Demétrios desviou os olhos daquele olhar que implorava uma resposta e saiu da cozinha. Ouviram os seus passos na escadaria da torre, para o topo da qual ele gostava de se retirar para observar as estrelas e prestar atenção à sua linguagem. Mas naquele fim de noite, porque a alvorada iria em breve aparecer, o médico desviou o olhar do céu para olhar para a cidade adormecida.
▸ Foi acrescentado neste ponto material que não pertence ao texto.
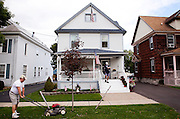 AUBURN, NY – SEPTEMBER 15, 2010: A man mows his front lawn while the postman delivers mail.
Sabia que Florença já não queria saber de Fiora Beltrami, mas não tinha coragem de lho dizer...
CAPÍTULO XI
«ANTES DE EU ALCANÇAR A MARGEM DESEJADA...»
O rumor, partido do rio onde os marinheiros se afadigavam, correu pelas ruas e praças, atingiu primeiro a milícia que tinham chamado de imediato, o Bargello e a Senhoria e depois o resto da cidade, como se fosse um tição lançado para uma meda de palha: um pescador tirara do Arno o corpo de Pietro Pazzi, apunhalado entre as duas espáduas...
Esteban, que tinha ido às compras ao Mercato Vecchio como sempre fazia três vezes por semana, ouviu-o enquanto comprava queijo, voltou a ouvi-lo na vendedeira de criação e ficou com as orelhas cheias quando chegou ao balcão do talhante, mas com variantes, porque a festa do «diz-se» estava lançada. Cada um pretendia saber mais do que o seu vizinho e as versões mais fantásticas começavam a circular...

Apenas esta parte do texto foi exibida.